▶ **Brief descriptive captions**
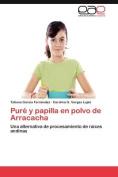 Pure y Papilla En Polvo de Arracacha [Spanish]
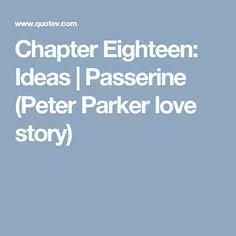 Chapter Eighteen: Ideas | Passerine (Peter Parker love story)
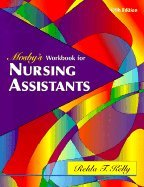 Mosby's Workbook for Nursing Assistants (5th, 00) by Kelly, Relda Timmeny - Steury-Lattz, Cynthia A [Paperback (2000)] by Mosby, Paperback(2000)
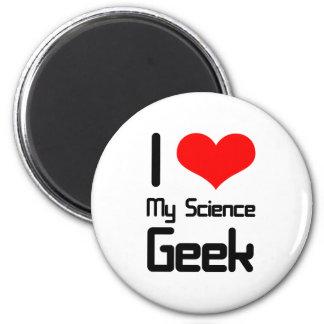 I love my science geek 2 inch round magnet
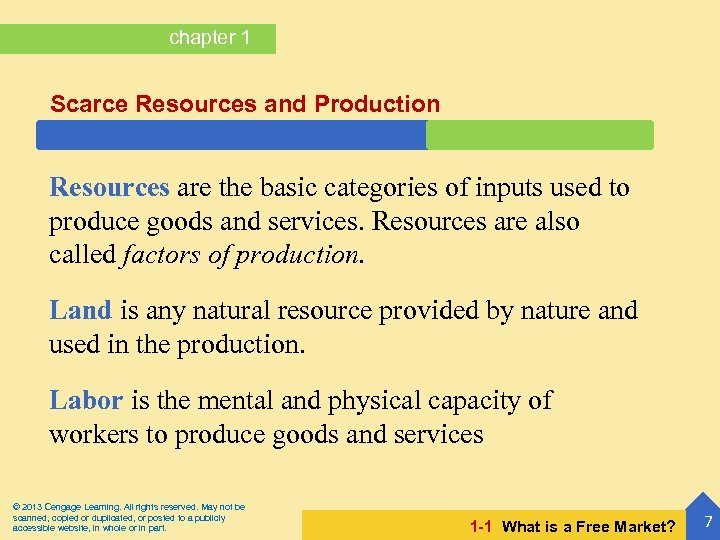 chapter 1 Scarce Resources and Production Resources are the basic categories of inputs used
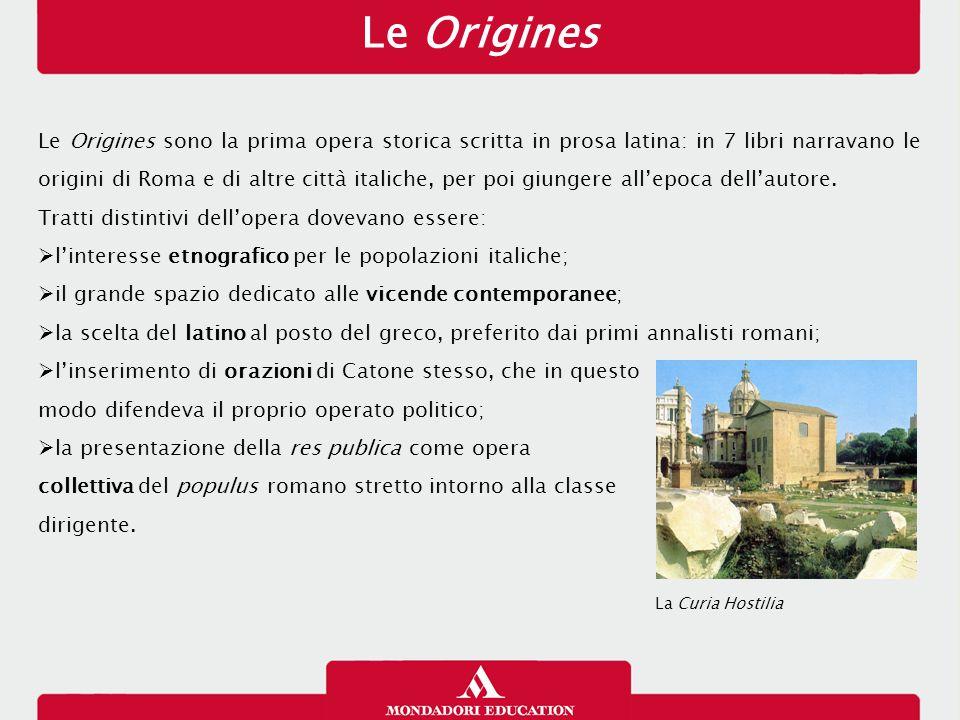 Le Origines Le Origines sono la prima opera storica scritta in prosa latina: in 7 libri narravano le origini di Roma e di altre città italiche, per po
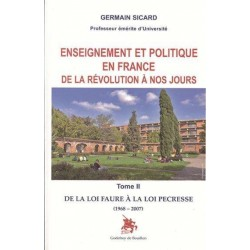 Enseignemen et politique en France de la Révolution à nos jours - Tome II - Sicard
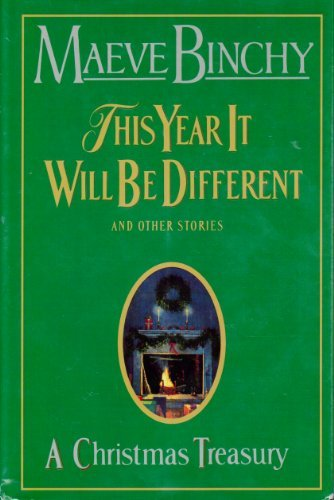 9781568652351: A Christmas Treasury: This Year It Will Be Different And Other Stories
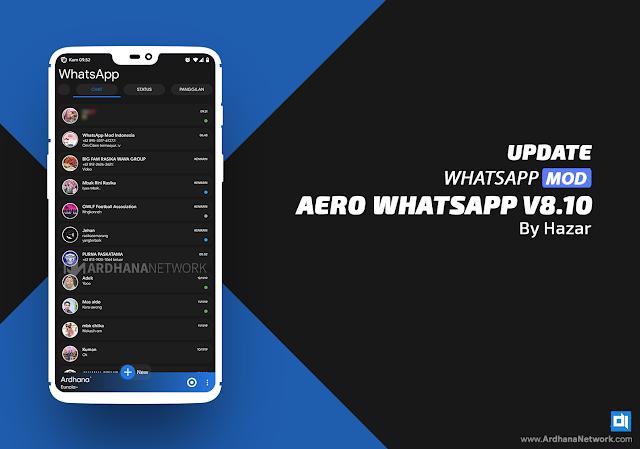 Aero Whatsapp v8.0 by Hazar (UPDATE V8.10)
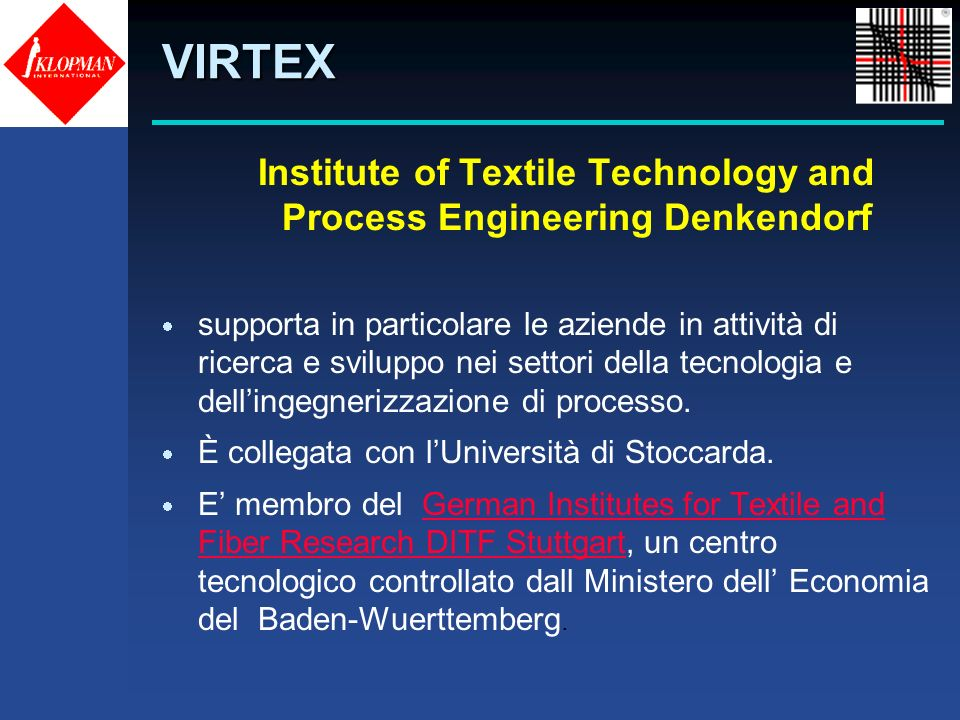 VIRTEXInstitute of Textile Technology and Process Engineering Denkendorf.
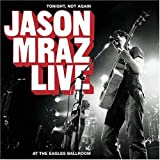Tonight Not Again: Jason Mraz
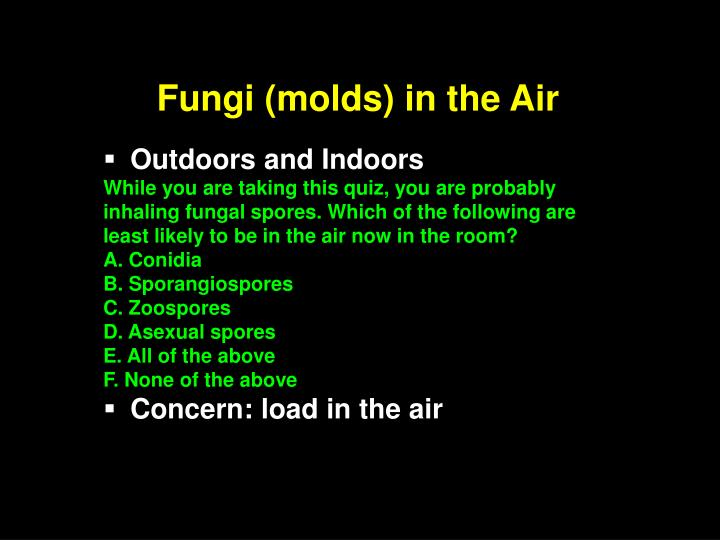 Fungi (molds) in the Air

▶ **THE TASK**
For the data above, set down exactly the lines from the line with "Le Origines Le" to the line with "Aero Whatsapp v8.0 by Hazar (UPDATE V8.10)", both included, leaving pictures out.

▶ **OUTPUT FOR THIS TASK**
 Le Origines Le Origines sono la prima opera storica scritta in prosa latina: in 7 libri narravano le origini di Roma e di altre città italiche, per po
 Enseignemen et politique en France de la Révolution à nos jours - Tome II - Sicard
 9781568652351: A Christmas Treasury: This Year It Will Be Different And Other Stories
 Aero Whatsapp v8.0 by Hazar (UPDATE V8.10)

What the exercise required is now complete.